Fig. 6: Deuterium labeling experiments.
figure 6

a Reaction with d-TTMSS. b Reaction with deuterated cyclohexanone 6.

To provide support for the computational results, we further carried out the experiments with the deuterium-labeled materials. Firstly, the reaction of 1a in the presence of d-TTMSS delivered product 5 with H/D ratio as 0.7:0.3, indicating that the final step of H-abstraction could proceed via either the intramolecular 1,5-HAT or intermolecular H-abstraction from TTMSS (Fig. 6a). While employing the deuterated cyclohexanone 6 under the previous conditions, the counting of H and D in product 7 also suggested that the radical chain termination step could go through both two pathways (Fig. 6b).

A further attempt was conducted to elucidate the effect of water (for details, see Supplementary Figs. 810).
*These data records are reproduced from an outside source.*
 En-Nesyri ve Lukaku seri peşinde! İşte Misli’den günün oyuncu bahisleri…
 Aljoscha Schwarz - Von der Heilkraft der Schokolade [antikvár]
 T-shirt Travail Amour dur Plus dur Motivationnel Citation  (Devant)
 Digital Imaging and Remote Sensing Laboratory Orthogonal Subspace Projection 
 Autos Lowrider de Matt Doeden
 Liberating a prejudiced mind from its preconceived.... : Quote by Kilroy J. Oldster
After the completion of reaction, a highly acidic water drop (pH < 1, presumably the aqueous solution of HI) precipitated in the reaction vial, which was obtained by hydrolysis of the byproduct (TMS)3SiI49,50. Moreover, the addition of TFA instead of water to the reaction largely suppressed the reaction outcome by increasing the formation of benzofuran byproduct 2a′. Thus, it was hypothesized that the HI-induced acidic condition was fatal to the reaction, and water could separate HI from the reaction through the formation of a biphasic solution.
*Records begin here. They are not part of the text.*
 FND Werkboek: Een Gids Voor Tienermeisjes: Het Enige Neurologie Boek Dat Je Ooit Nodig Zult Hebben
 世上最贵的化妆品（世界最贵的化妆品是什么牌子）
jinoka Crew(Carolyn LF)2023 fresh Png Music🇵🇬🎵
In summary, we have disclosed an efficient radical-mediated protocol for the cleavage of inert unstrained C–C σ-bonds. Both cyclohexanones and cyclopentanones prove to be suitable substrates. A variety of synthetically valuable 3-coumaranones or indanones are readily prepared under mild conditions. The cyclic C–C bonds are cleaved in an unusual regioselectivity. DFT studies as well as the deuterium labeling experiments are sought to address the selectivity issue. This protocol provides a practical method and informative mechanistic insight for the elusive C–C activation of unstrained cycloketones.


General procedure for ring opening of cycloketones

Cycloketones (1) (0.2 mmol, 1 equiv.) and AIBN (0.01 mmol, 5 mol %) were loaded in a reaction vial that was subjected to evacuation/flushing with N2 three times. Then TTMSS (0.3 mmol, 1.5 equiv.), H2O (4 mmol, 20 equiv.) and PhCF3 (2 mL) were added to the mixture which was then heated to 80 °C. After the reaction completion, the reaction mixture was concentrated in vacuo. Purification by flash column chromatography on silica gel afforded the desired product.